Word2Vec - How can I store and retrieve extra information regarding each instance of corpus?


I need to combine Word2Vec with my CNN model. To this end, I need to persist a flag (a binary one is enough) for each sentence as my corpus has two types (a.k.a. target classes) of sentences. So, I need to retrieve this flag of each vector after creation. How can I store and retrieve this information inside the input sentences of Word2Vec as I need both of them in order to train my deep neural network?

p.s. I'm using Gensim implementation of Word2Vec.

p.s. My corpus has 6,925 sentences, and Word2Vec produces 5,260 vectors.

Edit: More detail regarding my corpus (as requested):

The structure of the corpus is as follows:

  1. sentences (label: positive) -- A Python list

    • Feature-A: String
    • Feature-B: String
    • Feature-C: String
  2. sentences (label: negative) -- A Python list

    • Feature-A: String
    • Feature-B: String
    • Feature-C: String

Then all the sentences were given as the input to Word2Vec.

word2vec = Word2Vec(all_sentences, min_count=1)

I'll feed my CNN with the extracted features (which is the vocabulary in this case) and the targets of sentences. So, I need these labels of the sentences as well.


Solution

  • Because the Word2Vec model doesn't retain any representation of the individual training texts, this is entirely a matter for you in your own Python code.

    That doesn't seem like very much data. (It's rather tiny for typical Word2Vec purposes to have just a 5,260-word final vocabulary.)

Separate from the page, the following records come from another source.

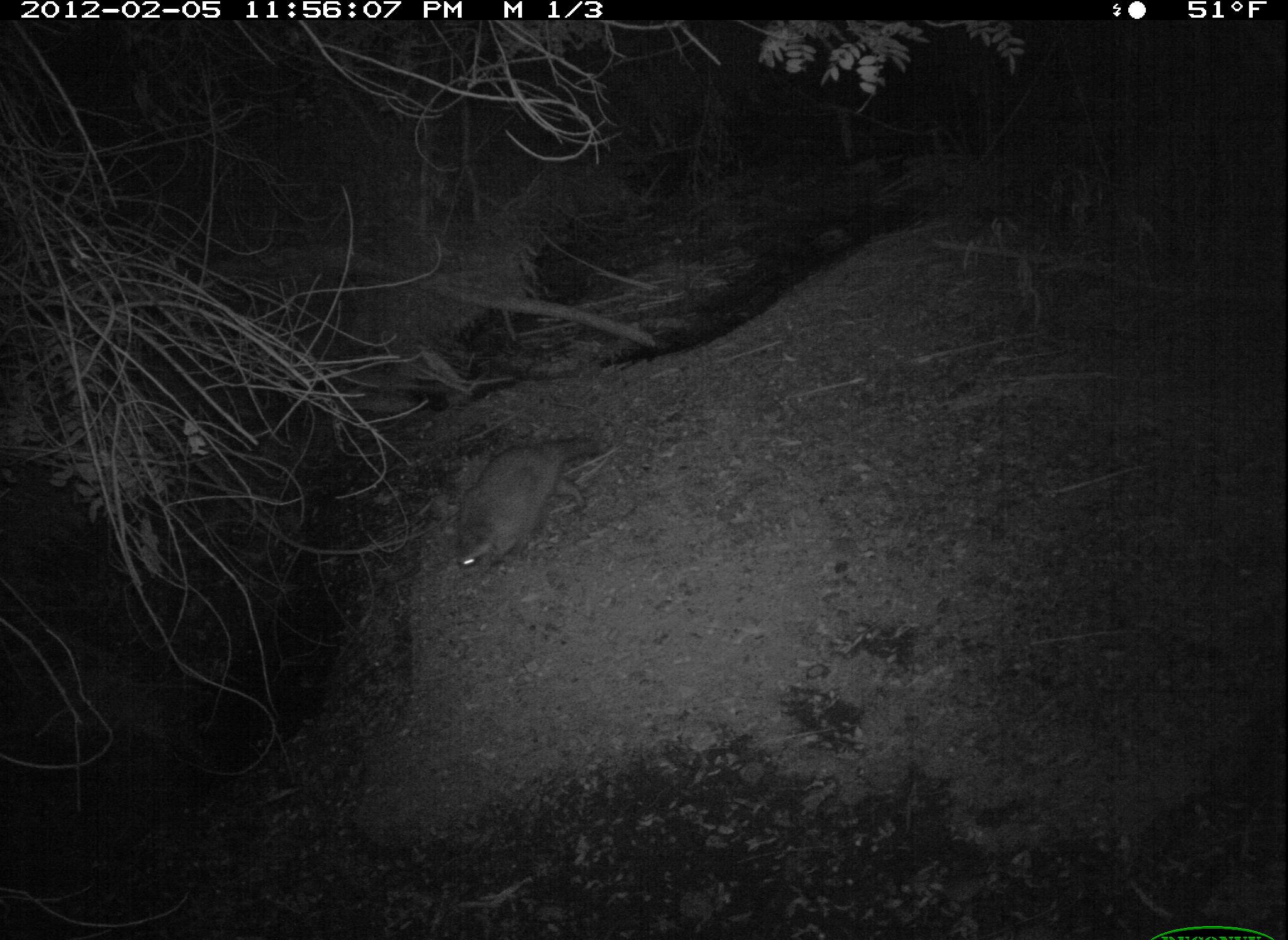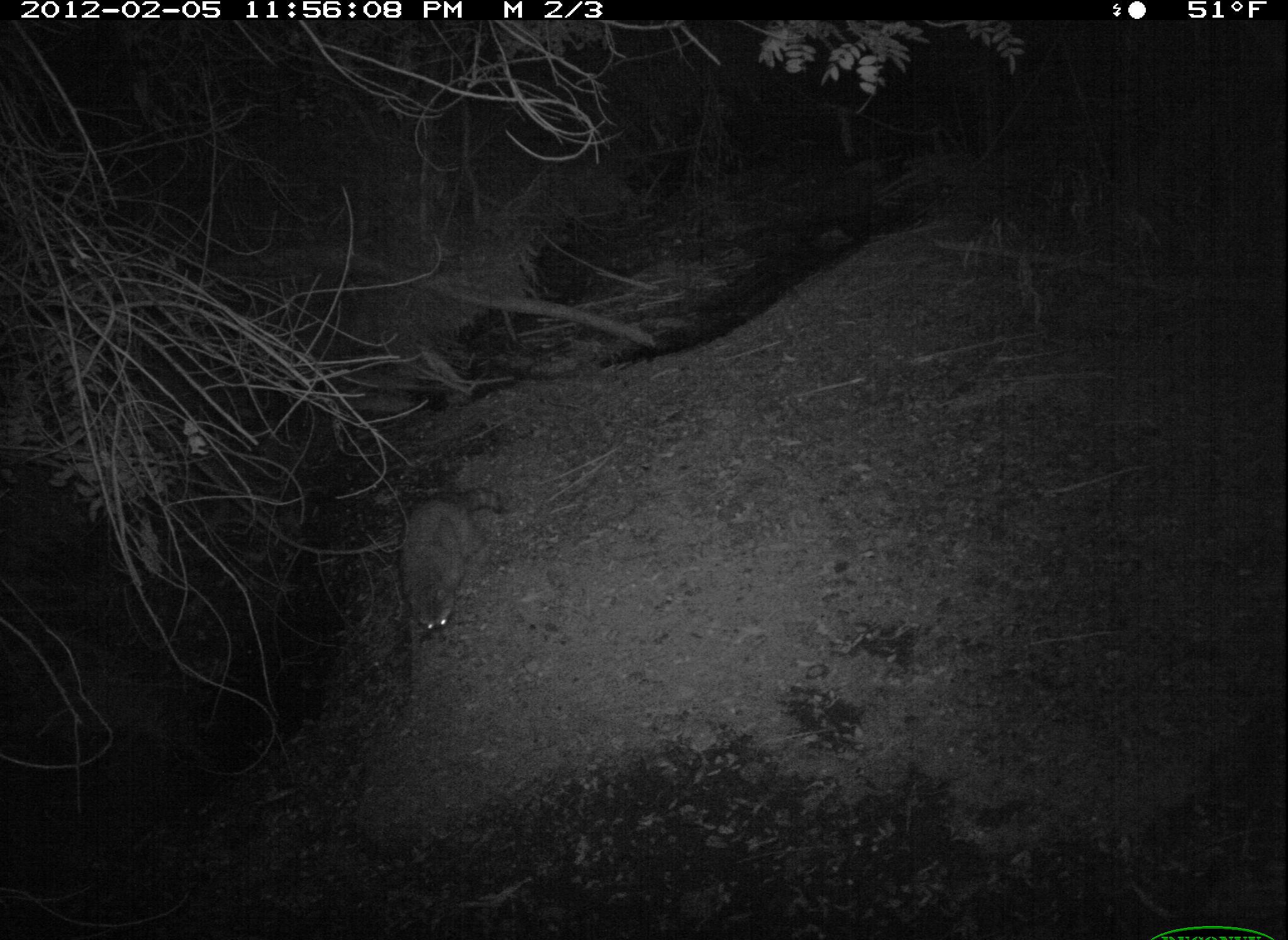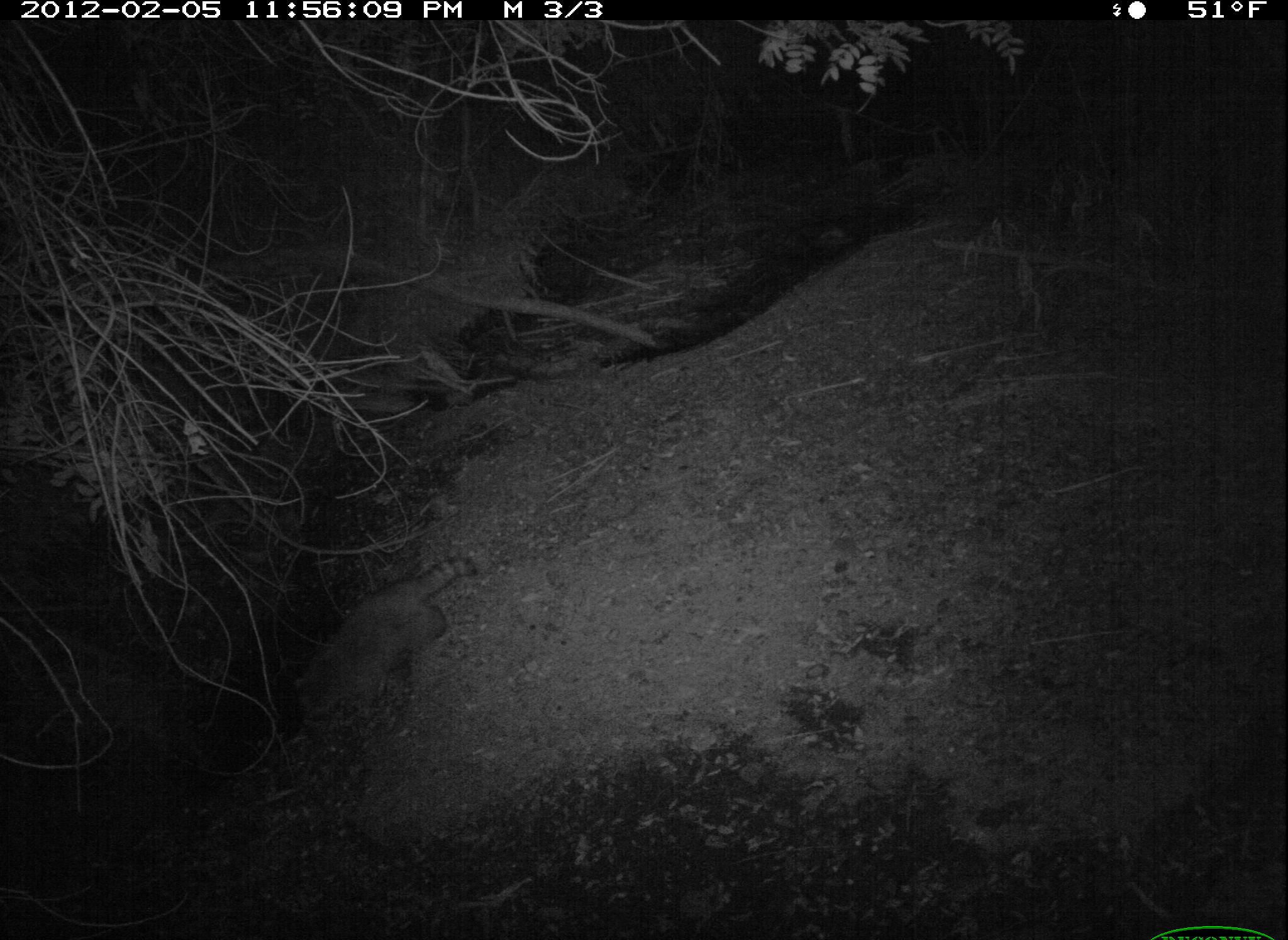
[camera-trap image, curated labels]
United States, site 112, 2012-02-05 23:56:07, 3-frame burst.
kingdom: Animalia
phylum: Chordata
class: Mammalia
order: Carnivora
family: Procyonidae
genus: Procyon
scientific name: Procyon lotor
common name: raccoon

    Unless each text (aka 'sentence') is very long, you could even just use a Python dict where each key is the full string of a sentence, and the value is your flag.

    But if, as is likely, your source data has some other unique identifier per text – like a unique database key, or even a line/row number in the canonical representation – you should use that identifier as a key instead.

    In fact, if there's a canonical source ordering of your 6,925 texts, you could just have a list flags with 6,925 elements, in order, where each element is your flag. When you need to know the status of a text from position n, you just look at flags[n].

    (To make more specific suggestions, you'd need to add more details about the original source of the data, and exactly when/why you'd need to be checking this extra property later.)